Governor Charles Baker today signed into law legislation reforming how the state handles public records. The legislation, originally filed in the Massachusetts Senate by Senator Jason Lewis, is the first update to the public records law since the early 1970’s.
The legislation will reduce costs for those requesting public records, as well as ensure timely compliance with public records requests, while remaining mindful of resource constraints and other challenges facing local governments. Further, the bill brings Massachusetts in line with 47 other states and the federal government in allowing attorney’s fees to be awarded to plaintiffs who are victorious in court when wrongfully denied records.
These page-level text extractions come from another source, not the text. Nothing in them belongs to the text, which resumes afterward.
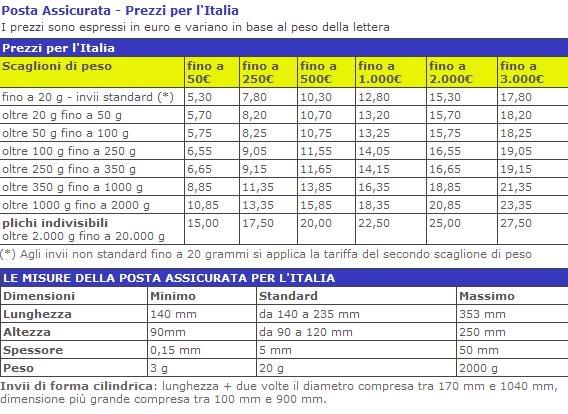 Posta Assicurata - Prezzi per l'Italia
I prezzi sono espressi in euro e variano in base al peso della lettera

Prezzi per l'Italia

| Scaglioni di peso | fino a 50€ | fino a 250€ | fino a 500€ | fino a 1.000€ | fino a 2.000€ | fino a 3.000€ |
|---|---|---|---|---|---|---|
| fino a 20 g - invii standard (*) | 5,30 | 7,80 | 10,30 | 12,80 | 15,30 | 17,80 |
| oltre 20 g fino a 50 g | 5,70 | 8,20 | 10,70 | 13,20 | 15,70 | 18,20 |
| oltre 50 g fino a 100 g | 5,75 | 8,25 | 10,75 | 13,25 | 15,75 | 18,25 |
| oltre 100 g fino a 250 g | 6,55 | 9,05 | 11,55 | 14,05 | 16,55 | 19,05 |
| oltre 250 g fino a 350 g | 6,65 | 9,15 | 11,65 | 14,15 | 16,65 | 19,15 |
| oltre 350 g fino a 1000 g | 8,85 | 11,35 | 13,85 | 16,35 | 18,85 | 21,35 |
| oltre 1000 g fino a 2000 g | 10,85 | 13,35 | 15,85 | 18,35 | 20,85 | 23,35 |
| plichi indivisibili oltre 2.000 g fino a 20.000 g | 15,00 | 17,50 | 20,00 | 22,50 | 25,00 | 27,50 |

(*) Agli invii non standard fino a 20 grammi si applica la tariffa del secondo scaglione di peso

LE MISURE DELLA POSTA ASSICURATA PER L'ITALIA

| Dimensioni | Minimo | Standard | Massimo |
|---|---|---|---|
| Lunghezza | 140 mm | da 140 a 235 mm | 353 mm |
| Altezza | 90mm | da 90 a 120 mm | 250 mm |
| Spessore | 0,15 mm | 5 mm | 50 mm |
| Peso | 3 g | 20 g | 2000 g |

Invii di forma cilindrica: lunghezza + due volte il diametro compresa tra 170 mm e 1040 mm, dimensione più grande compresa tra 100 mm e 900 mm.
The bill requires attorney fees to be awarded, except in certain defined situations.
“Media and ordinary citizens deserve access to information that rightly belongs in the public domain,” said Senator Lewis. “Government transparency and accessibility are fundamental to a healthy democracy. This important reform legislation will help bring the Commonwealth into the 21st century and strengthen the public trust in our government institutions.”
“As the cradle of liberty, Massachusetts should lead the way on openness and transparency, not lag behind the rest of the nation,” said Pam Wilmot, Executive Director of Common Cause Massachusetts. “The law Governor Baker just signed will help us catch up and begin to take our rightful place among those states that highly value and promote transparency.”
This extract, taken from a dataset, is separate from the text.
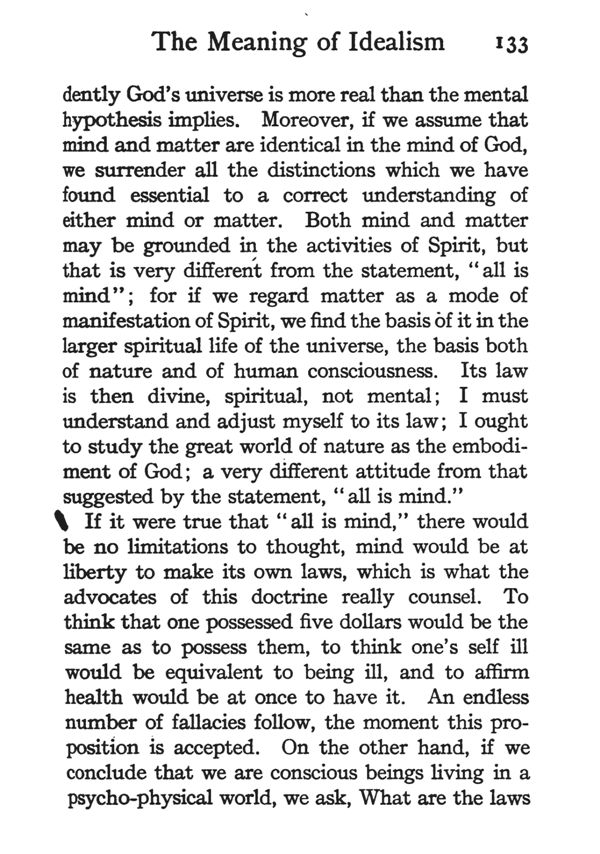 The Meaning of Idealism 133

dently God's universe is more real than the mental hypothesis implies. Moreover, if we assume that mind and matter are identical in the mind of God, we surrender all the distinctions which we have found essential to a correct understanding of either mind or matter. Both mind and matter may be grounded in the activities of Spirit, but that is very different from the statement, "all is mind"; for if we regard matter as a mode of manifestation of Spirit, we find the basis of it in the larger spiritual life of the universe, the basis both of nature and of human consciousness. Its law is then divine, spiritual, not mental; I must understand and adjust myself to its law; I ought to study the great world of nature as the embodiment of God; a very different attitude from that suggested by the statement, "all is mind."

If it were true that "all is mind," there would be no limitations to thought, mind would be at liberty to make its own laws, which is what the advocates of this doctrine really counsel. To think that one possessed five dollars would be the same as to possess them, to think one's self ill would be equivalent to being ill, and to affirm health would be at once to have it. An endless number of fallacies follow, the moment this proposition is accepted. On the other hand, if we conclude that we are conscious beings living in a psycho-physical world, we ask, What are the laws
“We’re so grateful to Senator Lewis for his leadership on public records reform,” said Gavi Wolfe, Legislative Counsel at the ACLU of Massachusetts. “He is a true believer in the importance of open and transparent government to a healthy democracy. As a lead sponsor, he listened closely to a wide variety of stakeholders and worked hard to craft strong and balanced legislation that will make real progress for freedom of information.”
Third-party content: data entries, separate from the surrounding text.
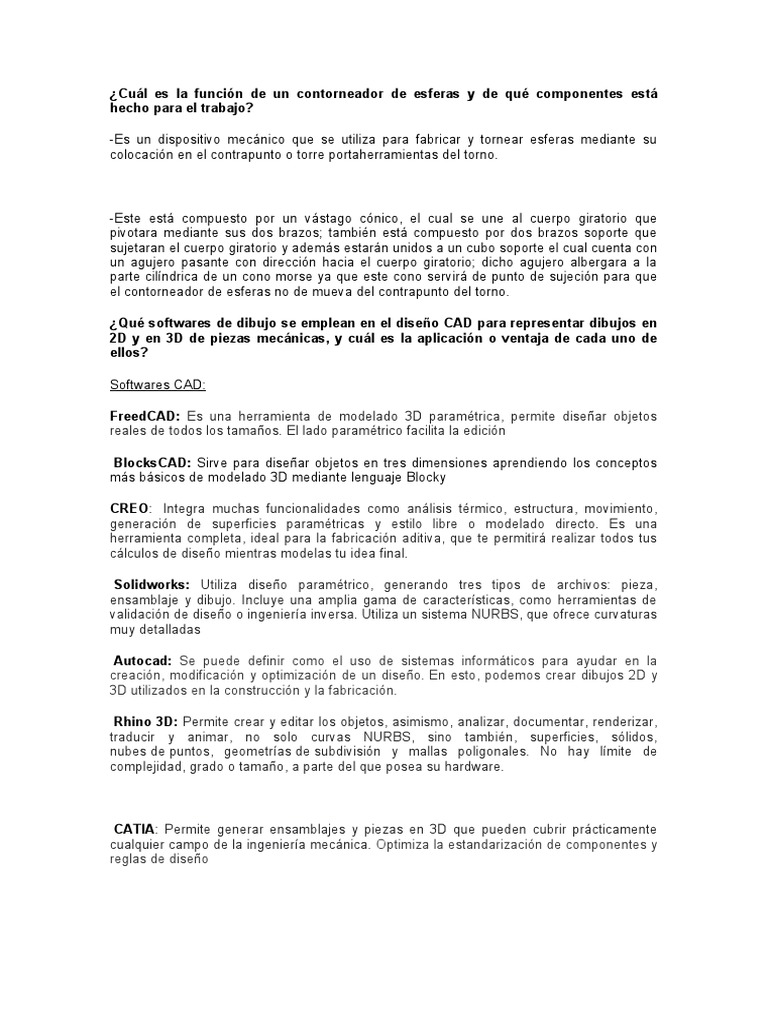 ¿Cuál es la función de un contorneador de esferas y de qué componentes está hecho para el trabajo?

-Es un dispositivo mecánico que se utiliza para fabricar y tornear esferas mediante su colocación en el contrapunto o torre portaherramientas del torno.

-Este está compuesto por un vástago cónico, el cual se une al cuerpo giratorio que pivotara mediante sus dos brazos; también está compuesto por dos brazos soporte que sujetaran el cuerpo giratorio y además estarán unidos a un cubo soporte el cual cuenta con un agujero pasante con dirección hacia el cuerpo giratorio; dicho agujero albergara a la parte cilíndrica de un cono morse ya que este cono servirá de punto de sujeción para que el contorneador de esferas no de mueva del contrapunto del torno.

¿Qué softwares de dibujo se emplean en el diseño CAD para representar dibujos en 2D y en 3D de piezas mecánicas, y cuál es la aplicación o ventaja de cada uno de ellos?

Softwares CAD:

FreedCAD: Es una herramienta de modelado 3D paramétrica, permite diseñar objetos reales de todos los tamaños. El lado paramétrico facilita la edición

BlocksCAD: Sirve para diseñar objetos en tres dimensiones aprendiendo los conceptos más básicos de modelado 3D mediante lenguaje Blocky

CREO: Integra muchas funcionalidades como análisis térmico, estructura, movimiento, generación de superficies paramétricas y estilo libre o modelado directo. Es una herramienta completa, ideal para la fabricación aditiva, que te permitirá realizar todos tus cálculos de diseño mientras modelas tu idea final.

Solidworks: Utiliza diseño paramétrico, generando tres tipos de archivos: pieza, ensamblaje y dibujo. Incluye una amplia gama de características, como herramientas de validación de diseño o ingeniería inversa. Utiliza un sistema NURBS, que ofrece curvaturas muy detalladas

Autocad: Se puede definir como el uso de sistemas informáticos para ayudar en la creación, modificación y optimización de un diseño. En esto, podemos crear dibujos 2D y 3D utilizados en la construcción y la fabricación.

Rhino 3D: Permite crear y editar los objetos, asimismo, analizar, documentar, renderizar, traducir y animar, no solo curvas NURBS, sino también, superficies, sólidos, nubes de puntos, geometrías de subdivisión y mallas poligonales. No hay límite de complejidad, grado o tamaño, a parte del que posea su hardware.

CATIA: Permite generar ensamblajes y piezas en 3D que pueden cubrir prácticamente cualquier campo de la ingeniería mecánica. Optimiza la estandarización de componentes y reglas de diseño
Under the legislation, each state agency and municipality is required to appoint at least one public records access officer to serve as the point of contact for all public records requests and coordinate a timely and thorough response. The public records officer does not have to be a new employee.
The new law requires public records requests to be met in a timely fashion (generally, within 10 days, and no more than 25 days); sets limits on fees that can be charged to the requester; sets a framework by which courts can award reasonable attorneys fees, and allows for imposition of up to $5,000 in punitive damages; requires posting online of many commonly requested public records, and declares certain MBTA pension documents are public records.
The new law is mindful of resource constraints at local municipalities, with provisions allowing cities and towns more time to reply to requests, and greater opportunities to recover costs – particularly for smaller communities.